> _DOCUMENT EXCERPT_:
◆ ◆ ◆

Following the turmoil of the French Revolution, the new National Assembly abolished the old 'royalist' titles and the regiments were known simply by their number in precedence. Therefore, following the 1 April 1791 ordnance, the Royal Guyenne Cavalry Regiment became known as the 23rd Cavalry Regiment, though the former title remained in barracks use for many years. With the Corps des Carabiniers de Monsieur being removed from precedence and the Mestre de Camp and Royal German Cavalry Regiments emigrating and disbanding, the regiment was moved up to the 22nd precedence, making it the 22nd Cavalry Regiment. It was at this point that the royalist lineage of the regiment ends.

◆ ◆ ◆

> _INSTRUCTIONS_:
**1.** Answer these questions from the passage on the regiment's renaming:
(a) What was the date of the ordinance that gave the regiments numbers?
(b) What name did the Royal Guyenne Cavalry Regiment take under that ordinance?
(c) What precedence number did the regiment end up with?
**2.** Rewrite the passage on the regiment's renaming between "Following the turmoil" and "the regiment ends.", inclusive, putting "garrison" in place of "barracks".
**3.** Extend the passage on the cavalry regiment's renaming after the French Revolution, beginning after its final sentence.
The lines that follow have no connection to the passage about the cavalry regiment.

◆ ◆ ◆

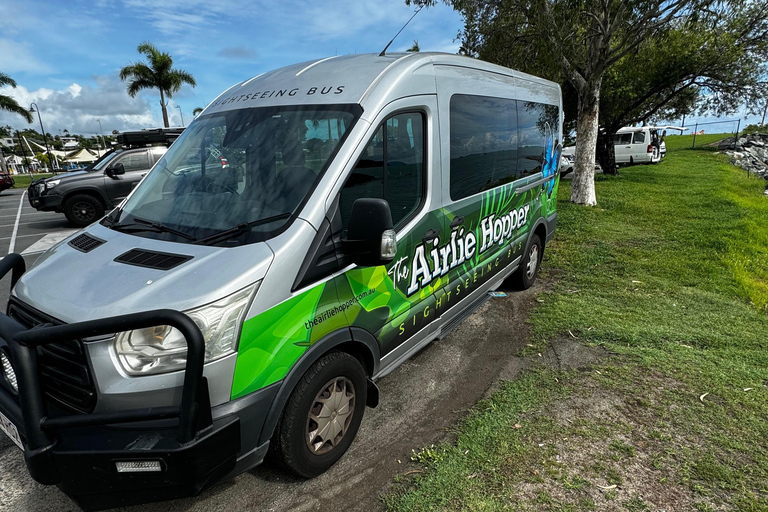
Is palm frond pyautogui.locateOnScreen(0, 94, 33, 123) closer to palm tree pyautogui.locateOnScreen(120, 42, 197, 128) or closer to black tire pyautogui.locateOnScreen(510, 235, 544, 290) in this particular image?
palm tree pyautogui.locateOnScreen(120, 42, 197, 128)

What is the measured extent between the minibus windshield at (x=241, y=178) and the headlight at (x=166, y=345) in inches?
19.3

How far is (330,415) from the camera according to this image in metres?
2.65

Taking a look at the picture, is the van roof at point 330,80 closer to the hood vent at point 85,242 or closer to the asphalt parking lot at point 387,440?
the hood vent at point 85,242

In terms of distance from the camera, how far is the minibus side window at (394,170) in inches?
106

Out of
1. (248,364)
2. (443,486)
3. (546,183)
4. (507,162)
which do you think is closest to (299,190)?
(248,364)

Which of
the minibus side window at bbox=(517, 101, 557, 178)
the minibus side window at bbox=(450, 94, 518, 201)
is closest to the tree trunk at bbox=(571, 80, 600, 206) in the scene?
the minibus side window at bbox=(517, 101, 557, 178)

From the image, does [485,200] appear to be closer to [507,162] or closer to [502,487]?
[507,162]

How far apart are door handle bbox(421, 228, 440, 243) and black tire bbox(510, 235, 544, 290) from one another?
247 centimetres

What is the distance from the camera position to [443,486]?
2.58m

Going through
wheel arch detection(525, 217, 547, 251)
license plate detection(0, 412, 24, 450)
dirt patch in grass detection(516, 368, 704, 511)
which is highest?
wheel arch detection(525, 217, 547, 251)

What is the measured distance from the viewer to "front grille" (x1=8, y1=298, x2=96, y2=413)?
76.8 inches

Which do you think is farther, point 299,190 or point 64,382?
point 299,190

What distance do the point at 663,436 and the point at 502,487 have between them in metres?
1.27

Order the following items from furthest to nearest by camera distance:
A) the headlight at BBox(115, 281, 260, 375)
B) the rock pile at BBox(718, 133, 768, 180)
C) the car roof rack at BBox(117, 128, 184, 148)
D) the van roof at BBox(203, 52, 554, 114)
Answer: the rock pile at BBox(718, 133, 768, 180) → the car roof rack at BBox(117, 128, 184, 148) → the van roof at BBox(203, 52, 554, 114) → the headlight at BBox(115, 281, 260, 375)
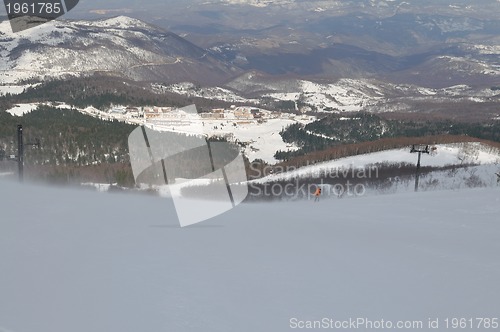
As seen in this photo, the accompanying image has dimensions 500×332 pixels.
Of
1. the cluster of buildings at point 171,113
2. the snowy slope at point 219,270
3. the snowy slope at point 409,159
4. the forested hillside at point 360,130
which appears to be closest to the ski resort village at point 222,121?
the cluster of buildings at point 171,113

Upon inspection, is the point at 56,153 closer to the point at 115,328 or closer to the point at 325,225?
the point at 325,225

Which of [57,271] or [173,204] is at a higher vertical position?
[57,271]

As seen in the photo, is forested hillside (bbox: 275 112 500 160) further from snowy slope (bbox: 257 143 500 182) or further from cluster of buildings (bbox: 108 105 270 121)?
snowy slope (bbox: 257 143 500 182)

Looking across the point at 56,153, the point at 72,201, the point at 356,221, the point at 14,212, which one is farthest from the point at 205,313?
the point at 56,153

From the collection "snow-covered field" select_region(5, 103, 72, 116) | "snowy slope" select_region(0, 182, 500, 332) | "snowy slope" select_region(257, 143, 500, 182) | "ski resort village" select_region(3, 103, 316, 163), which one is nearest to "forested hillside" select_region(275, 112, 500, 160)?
"ski resort village" select_region(3, 103, 316, 163)

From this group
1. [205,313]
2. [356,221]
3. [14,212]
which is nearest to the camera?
[205,313]

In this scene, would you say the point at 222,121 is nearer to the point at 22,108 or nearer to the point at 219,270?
the point at 22,108

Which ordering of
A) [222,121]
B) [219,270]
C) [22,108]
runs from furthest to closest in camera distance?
[222,121]
[22,108]
[219,270]

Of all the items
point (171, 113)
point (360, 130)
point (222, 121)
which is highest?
point (171, 113)

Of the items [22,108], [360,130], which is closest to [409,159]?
[360,130]
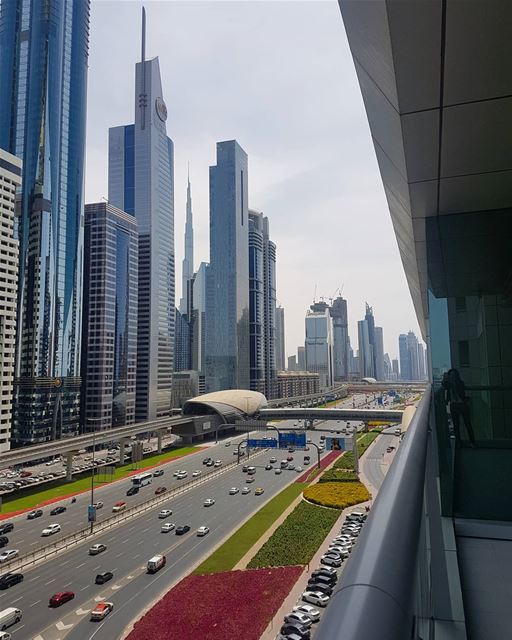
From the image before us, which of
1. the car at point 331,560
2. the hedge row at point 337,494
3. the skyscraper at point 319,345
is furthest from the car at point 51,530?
the skyscraper at point 319,345

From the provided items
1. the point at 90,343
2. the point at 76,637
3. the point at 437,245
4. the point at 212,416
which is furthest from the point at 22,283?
the point at 437,245

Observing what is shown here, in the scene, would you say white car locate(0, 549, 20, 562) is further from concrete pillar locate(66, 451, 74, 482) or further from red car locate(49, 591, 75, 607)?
concrete pillar locate(66, 451, 74, 482)

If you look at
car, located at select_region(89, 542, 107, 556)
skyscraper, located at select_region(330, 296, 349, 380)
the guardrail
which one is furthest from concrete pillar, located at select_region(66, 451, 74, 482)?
skyscraper, located at select_region(330, 296, 349, 380)

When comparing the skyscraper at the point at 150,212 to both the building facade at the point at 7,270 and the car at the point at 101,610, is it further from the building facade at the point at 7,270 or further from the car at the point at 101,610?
the car at the point at 101,610

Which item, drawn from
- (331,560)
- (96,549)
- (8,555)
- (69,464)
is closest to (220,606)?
(331,560)

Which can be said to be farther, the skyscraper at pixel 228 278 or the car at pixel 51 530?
the skyscraper at pixel 228 278

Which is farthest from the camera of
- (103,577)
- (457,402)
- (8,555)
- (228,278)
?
(228,278)

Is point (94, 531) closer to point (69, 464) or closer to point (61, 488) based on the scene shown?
point (61, 488)

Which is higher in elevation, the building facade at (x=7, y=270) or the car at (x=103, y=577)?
the building facade at (x=7, y=270)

◆ ◆ ◆

> _EXPECTED RESULTS_:
**1.**
(a) 1 April 1791
(b) The 23rd Cavalry Regiment
(c) 22nd

**2.**
Following the turmoil of the French Revolution, the new National Assembly abolished the old 'royalist' titles and the regiments were known simply by their number in precedence. Therefore, following the 1 April 1791 ordnance, the Royal Guyenne Cavalry Regiment became known as the 23rd Cavalry Regiment, though the former title remained in garrison use for many years. With the Corps des Carabiniers de Monsieur being removed from precedence and the Mestre de Camp and Royal German Cavalry Regiments emigrating and disbanding, the regiment was moved up to the 22nd precedence, making it the 22nd Cavalry Regiment. It was at this point that the royalist lineage of the regiment ends.

**3.**
During the revolution, the regiment's uniform was as follows: black bicorne with a light grey cockade and plume, republican dark blue coat and white buttons, light grey facings, cuffs, turnbacks, epaulette trim, button-flap trim, and cuff trim, republican dark blue collars, and white small clothes and breeches.

Much like the other regiments of the French cavalry, the Royal Guyenne cavalry saw very little action during the Revolution. However, in 1791 the regiment was part of the Army of the Ardennes, and by 1793 joined the new Army of the Moselle where it participated in the Siege of Landau with two squadrons present. In 1794, the regiment joined the Army of the North.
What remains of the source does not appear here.